His researchers are testing the effects of psilocybin in combination with psychotherapy.
When administered in high doses, the psychedelic compound dramatically alters a person's state of consciousness for about six hours, Dr Liknaitzky says.
"People often report one of the most personally meaningful and often challenging and unusual experiences of their lives."
Psychedelics first made a mark as a potential psychiatric treatment back in the 1950s and 1960s, but this research was "shut down" by a number of factors, he says.
“There was a slow resurgence, something of a cottage industry, from about the early 2000s.
“And really, in the last two years or so, we've seen the field grow exponentially around the world. And that includes in Australia now and also I’m happy to say there is work happening in this space in New Zealand, too.”
At Monash, the researchers administer not drug therapy but what Dr Liknaitzky calls “augmented psychotherapy".
“The trial that's furthest along in my lab is using psilocybin-assisted therapy in the treatment of generalised anxiety disorder.
“We use a reasonably short treatment programme, it's about 10 weeks long. There are a whole set of psychotherapy sessions - it's about 9 or 10.”
Psychotherapy augmented with psychedelics allows researchers to really drill down into the causes of a person's psychological problems, he says.
“Psychedelics seem to produce this remarkable, and often unprecedented, level of contact with the sources of distress in a person's life.
"People will typically experience old problems in very new ways, and will get a much wider set of perspectives on themselves and others in the world.
“Those new perspectives are crucially not just thoughts about themselves, or their futures or the world, but rather, they're very deeply felt often quite embodied, almost revelations if you like.”
Subsequent psychotherapy sessions can reinforce a patient's new feelings of hope, Dr Liknaitzky says.
“They'll often go into further psychotherapy, and have a sense of hope and have a sense of the kind of work that they need to do in order to resolve some of the negative patterns in the way they think or feel.”
He believes that used this way psychedelics can act as a catalyst for personal change.

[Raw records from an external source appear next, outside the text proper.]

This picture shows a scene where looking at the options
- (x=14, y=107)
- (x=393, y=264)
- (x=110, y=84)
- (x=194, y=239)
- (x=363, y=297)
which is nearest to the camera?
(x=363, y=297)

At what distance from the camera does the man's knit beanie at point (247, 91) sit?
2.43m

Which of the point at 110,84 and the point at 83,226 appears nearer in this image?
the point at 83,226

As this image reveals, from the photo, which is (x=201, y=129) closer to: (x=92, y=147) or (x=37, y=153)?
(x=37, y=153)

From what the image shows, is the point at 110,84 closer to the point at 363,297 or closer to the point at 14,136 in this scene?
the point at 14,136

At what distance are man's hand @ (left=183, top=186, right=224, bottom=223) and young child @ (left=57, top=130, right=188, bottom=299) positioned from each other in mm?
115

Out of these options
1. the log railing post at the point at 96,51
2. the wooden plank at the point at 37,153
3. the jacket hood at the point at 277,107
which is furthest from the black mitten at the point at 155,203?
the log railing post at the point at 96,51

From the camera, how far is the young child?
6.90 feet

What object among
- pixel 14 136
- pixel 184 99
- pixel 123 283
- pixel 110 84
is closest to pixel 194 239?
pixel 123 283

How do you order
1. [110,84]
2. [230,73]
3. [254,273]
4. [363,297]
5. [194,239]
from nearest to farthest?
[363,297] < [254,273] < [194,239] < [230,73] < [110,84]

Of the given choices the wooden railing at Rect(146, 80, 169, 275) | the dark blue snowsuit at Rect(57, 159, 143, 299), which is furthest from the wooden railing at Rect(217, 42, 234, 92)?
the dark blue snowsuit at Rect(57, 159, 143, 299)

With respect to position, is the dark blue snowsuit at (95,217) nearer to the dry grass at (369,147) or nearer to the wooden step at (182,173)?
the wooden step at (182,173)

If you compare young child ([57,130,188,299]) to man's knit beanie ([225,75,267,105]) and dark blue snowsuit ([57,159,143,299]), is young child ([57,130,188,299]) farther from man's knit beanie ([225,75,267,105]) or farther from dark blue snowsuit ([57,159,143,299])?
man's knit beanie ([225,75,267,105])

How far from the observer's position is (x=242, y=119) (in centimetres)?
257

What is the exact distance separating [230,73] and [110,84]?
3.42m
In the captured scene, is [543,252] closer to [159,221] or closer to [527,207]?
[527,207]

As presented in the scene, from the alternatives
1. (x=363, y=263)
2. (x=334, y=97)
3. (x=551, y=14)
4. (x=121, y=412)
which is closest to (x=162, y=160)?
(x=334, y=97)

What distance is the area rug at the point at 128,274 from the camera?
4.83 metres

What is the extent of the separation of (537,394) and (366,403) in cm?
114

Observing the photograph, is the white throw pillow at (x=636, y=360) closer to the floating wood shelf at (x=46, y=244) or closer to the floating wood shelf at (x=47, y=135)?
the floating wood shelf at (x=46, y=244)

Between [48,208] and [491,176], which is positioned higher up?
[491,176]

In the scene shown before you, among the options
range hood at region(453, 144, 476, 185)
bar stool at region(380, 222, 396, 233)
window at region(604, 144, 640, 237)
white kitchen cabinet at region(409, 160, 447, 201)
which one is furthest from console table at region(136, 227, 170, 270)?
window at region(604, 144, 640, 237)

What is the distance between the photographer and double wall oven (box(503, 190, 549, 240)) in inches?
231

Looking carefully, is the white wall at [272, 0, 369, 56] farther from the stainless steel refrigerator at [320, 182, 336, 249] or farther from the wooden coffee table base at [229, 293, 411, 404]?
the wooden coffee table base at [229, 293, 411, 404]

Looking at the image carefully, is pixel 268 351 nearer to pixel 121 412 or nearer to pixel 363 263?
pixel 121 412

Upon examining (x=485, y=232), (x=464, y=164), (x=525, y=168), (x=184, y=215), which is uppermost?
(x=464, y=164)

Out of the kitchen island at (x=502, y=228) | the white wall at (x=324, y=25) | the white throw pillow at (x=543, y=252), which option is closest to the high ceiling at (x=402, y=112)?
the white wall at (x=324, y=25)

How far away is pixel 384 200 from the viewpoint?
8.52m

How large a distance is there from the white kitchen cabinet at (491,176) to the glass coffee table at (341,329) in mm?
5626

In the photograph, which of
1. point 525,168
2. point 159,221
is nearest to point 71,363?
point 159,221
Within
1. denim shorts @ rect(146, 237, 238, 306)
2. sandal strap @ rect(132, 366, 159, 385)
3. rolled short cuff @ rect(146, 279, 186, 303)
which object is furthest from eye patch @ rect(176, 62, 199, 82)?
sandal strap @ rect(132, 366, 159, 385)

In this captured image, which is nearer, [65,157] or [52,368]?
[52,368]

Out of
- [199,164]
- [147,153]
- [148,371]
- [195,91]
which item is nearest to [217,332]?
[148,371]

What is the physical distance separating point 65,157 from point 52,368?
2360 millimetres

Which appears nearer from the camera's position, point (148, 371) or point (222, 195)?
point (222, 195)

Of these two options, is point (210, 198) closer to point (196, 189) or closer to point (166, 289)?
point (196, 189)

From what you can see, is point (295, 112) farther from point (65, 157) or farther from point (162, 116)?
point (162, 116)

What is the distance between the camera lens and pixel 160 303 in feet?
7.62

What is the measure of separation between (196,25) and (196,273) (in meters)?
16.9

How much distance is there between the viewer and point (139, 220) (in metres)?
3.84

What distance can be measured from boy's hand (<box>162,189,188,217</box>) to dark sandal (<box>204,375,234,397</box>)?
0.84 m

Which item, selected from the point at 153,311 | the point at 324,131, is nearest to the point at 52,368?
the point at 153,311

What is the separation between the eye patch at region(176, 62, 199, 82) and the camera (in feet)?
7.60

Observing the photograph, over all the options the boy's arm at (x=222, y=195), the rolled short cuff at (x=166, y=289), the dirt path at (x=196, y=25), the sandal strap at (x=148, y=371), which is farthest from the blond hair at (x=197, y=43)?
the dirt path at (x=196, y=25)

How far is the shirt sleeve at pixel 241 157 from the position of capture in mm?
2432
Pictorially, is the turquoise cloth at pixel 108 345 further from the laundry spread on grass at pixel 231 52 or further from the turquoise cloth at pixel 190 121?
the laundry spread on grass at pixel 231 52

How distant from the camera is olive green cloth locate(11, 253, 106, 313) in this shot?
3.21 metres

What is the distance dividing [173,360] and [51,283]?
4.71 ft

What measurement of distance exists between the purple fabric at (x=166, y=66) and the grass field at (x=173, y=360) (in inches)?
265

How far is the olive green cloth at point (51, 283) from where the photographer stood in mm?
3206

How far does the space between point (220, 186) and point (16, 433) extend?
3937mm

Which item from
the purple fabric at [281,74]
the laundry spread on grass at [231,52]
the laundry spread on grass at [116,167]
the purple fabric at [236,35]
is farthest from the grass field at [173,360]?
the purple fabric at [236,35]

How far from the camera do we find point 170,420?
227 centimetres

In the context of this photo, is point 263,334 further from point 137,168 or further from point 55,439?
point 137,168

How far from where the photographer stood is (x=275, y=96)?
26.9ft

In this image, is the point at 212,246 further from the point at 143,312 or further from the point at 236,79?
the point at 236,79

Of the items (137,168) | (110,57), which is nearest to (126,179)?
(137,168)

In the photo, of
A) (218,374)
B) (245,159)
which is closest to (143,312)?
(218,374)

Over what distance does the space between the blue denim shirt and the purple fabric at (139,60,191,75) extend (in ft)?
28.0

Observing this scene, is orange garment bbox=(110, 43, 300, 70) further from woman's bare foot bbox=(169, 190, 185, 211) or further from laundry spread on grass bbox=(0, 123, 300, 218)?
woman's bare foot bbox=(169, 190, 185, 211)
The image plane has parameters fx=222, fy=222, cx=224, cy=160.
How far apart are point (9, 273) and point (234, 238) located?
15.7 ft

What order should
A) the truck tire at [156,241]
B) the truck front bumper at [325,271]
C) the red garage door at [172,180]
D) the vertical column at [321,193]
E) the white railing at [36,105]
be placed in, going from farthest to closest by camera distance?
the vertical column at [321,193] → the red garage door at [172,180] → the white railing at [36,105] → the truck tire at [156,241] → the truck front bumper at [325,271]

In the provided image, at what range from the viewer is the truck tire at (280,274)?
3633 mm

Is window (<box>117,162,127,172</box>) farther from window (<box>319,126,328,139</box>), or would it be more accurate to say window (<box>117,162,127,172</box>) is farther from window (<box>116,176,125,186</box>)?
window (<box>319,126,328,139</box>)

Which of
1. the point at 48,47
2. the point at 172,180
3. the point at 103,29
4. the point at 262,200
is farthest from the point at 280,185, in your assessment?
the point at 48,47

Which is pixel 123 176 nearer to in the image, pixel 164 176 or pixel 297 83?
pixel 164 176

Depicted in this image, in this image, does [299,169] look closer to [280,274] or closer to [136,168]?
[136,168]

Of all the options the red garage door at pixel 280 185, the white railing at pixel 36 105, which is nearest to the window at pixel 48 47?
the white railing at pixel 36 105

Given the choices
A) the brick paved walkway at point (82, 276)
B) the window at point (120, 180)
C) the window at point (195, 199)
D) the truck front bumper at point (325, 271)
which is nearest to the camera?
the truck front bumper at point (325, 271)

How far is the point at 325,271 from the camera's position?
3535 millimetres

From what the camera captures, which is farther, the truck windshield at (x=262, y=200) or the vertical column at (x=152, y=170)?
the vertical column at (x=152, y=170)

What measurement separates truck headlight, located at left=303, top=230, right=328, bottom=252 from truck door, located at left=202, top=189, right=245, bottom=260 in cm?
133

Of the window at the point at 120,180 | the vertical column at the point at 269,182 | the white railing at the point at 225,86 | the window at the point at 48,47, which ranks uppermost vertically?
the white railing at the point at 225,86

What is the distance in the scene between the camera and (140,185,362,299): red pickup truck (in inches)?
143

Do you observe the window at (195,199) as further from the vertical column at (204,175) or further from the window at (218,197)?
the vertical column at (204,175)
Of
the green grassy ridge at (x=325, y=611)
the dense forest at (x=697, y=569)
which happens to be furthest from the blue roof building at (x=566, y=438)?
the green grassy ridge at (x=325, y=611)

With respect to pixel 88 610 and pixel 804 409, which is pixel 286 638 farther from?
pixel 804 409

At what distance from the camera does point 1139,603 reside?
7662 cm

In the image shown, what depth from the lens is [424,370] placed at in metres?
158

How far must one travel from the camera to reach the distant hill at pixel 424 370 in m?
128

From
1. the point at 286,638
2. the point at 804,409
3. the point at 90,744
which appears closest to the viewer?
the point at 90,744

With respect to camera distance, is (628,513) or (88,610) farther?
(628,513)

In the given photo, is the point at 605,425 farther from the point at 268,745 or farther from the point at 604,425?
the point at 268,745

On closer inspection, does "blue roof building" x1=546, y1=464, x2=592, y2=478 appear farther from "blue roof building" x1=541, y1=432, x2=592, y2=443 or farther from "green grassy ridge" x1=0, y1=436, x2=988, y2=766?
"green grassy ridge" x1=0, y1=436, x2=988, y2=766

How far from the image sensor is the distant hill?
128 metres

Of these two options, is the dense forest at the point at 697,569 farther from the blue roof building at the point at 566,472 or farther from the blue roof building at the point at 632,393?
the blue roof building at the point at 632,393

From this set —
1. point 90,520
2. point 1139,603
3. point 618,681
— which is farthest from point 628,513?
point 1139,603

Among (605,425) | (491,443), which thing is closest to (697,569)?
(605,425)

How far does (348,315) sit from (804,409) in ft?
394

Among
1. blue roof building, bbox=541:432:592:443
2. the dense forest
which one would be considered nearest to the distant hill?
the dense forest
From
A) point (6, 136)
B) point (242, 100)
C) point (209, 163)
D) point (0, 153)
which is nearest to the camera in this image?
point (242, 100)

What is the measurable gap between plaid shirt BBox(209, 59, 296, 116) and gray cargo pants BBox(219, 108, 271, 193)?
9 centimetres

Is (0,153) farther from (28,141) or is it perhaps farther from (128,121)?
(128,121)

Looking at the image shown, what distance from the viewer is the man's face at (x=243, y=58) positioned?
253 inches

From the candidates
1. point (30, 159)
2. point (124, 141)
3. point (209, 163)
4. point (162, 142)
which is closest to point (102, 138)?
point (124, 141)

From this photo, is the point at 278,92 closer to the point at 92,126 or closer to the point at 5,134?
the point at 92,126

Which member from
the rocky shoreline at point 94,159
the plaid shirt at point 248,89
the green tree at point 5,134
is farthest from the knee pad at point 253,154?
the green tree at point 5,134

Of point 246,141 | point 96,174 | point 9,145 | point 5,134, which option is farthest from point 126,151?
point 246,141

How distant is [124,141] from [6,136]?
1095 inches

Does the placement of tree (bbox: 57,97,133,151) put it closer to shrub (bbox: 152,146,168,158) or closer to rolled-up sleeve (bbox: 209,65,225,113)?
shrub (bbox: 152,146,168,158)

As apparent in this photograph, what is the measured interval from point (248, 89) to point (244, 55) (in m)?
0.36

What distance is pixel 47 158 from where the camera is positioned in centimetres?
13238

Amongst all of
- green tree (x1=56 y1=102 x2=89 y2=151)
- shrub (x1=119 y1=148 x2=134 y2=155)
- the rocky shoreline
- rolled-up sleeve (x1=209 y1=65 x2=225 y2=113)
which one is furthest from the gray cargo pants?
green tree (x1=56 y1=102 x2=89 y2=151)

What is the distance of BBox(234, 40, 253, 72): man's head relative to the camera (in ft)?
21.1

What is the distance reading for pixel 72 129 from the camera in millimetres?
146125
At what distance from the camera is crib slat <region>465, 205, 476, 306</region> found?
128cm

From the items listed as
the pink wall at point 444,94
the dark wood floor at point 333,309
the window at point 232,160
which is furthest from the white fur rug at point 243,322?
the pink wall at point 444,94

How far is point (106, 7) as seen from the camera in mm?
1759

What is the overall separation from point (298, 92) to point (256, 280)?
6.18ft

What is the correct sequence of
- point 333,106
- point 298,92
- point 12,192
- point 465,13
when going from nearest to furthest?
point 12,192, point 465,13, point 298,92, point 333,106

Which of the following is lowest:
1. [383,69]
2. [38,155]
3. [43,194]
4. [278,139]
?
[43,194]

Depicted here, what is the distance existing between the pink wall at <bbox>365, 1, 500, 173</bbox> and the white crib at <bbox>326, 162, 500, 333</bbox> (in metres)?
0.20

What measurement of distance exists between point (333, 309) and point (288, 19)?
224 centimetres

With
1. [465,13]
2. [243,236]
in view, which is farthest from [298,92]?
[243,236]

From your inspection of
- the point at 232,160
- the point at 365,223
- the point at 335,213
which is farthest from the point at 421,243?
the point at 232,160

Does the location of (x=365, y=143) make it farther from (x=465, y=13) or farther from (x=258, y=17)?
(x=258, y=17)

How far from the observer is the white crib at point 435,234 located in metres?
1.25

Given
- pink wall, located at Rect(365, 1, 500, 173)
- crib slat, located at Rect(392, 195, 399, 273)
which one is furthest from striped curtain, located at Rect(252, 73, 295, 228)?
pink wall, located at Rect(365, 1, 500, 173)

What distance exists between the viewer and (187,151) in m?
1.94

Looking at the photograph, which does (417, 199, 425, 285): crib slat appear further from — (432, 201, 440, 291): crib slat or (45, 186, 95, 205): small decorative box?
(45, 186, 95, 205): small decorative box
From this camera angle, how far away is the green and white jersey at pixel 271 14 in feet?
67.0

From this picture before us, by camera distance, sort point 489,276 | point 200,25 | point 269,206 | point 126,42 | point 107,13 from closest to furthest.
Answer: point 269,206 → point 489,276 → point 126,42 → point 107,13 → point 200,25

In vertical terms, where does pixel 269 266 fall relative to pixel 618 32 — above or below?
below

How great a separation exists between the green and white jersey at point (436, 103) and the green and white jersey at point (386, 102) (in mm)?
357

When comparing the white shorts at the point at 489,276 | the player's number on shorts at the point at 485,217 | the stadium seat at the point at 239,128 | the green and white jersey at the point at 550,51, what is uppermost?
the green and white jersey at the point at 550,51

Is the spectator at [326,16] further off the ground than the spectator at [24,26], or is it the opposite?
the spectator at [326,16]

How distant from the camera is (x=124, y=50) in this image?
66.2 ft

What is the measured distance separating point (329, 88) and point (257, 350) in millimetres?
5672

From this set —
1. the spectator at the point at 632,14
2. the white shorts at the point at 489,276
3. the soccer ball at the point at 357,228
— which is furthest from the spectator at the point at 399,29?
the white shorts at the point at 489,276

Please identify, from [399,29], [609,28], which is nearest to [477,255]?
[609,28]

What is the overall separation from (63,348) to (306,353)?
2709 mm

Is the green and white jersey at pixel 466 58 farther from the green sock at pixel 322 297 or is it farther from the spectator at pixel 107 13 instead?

“My view is that we get the potential for a substantial improvement and the beginning of a virtuous cycle of improvement with psychedelics, but sustaining the change is a challenge.
"And it's not likely to be the case that we can continually re-dose with psychedelics and get the same levels of safety and effectiveness in the long term.
“My sense is that this is a way to kickstart a process, but then we need to, for many people, continue that process along with other means.”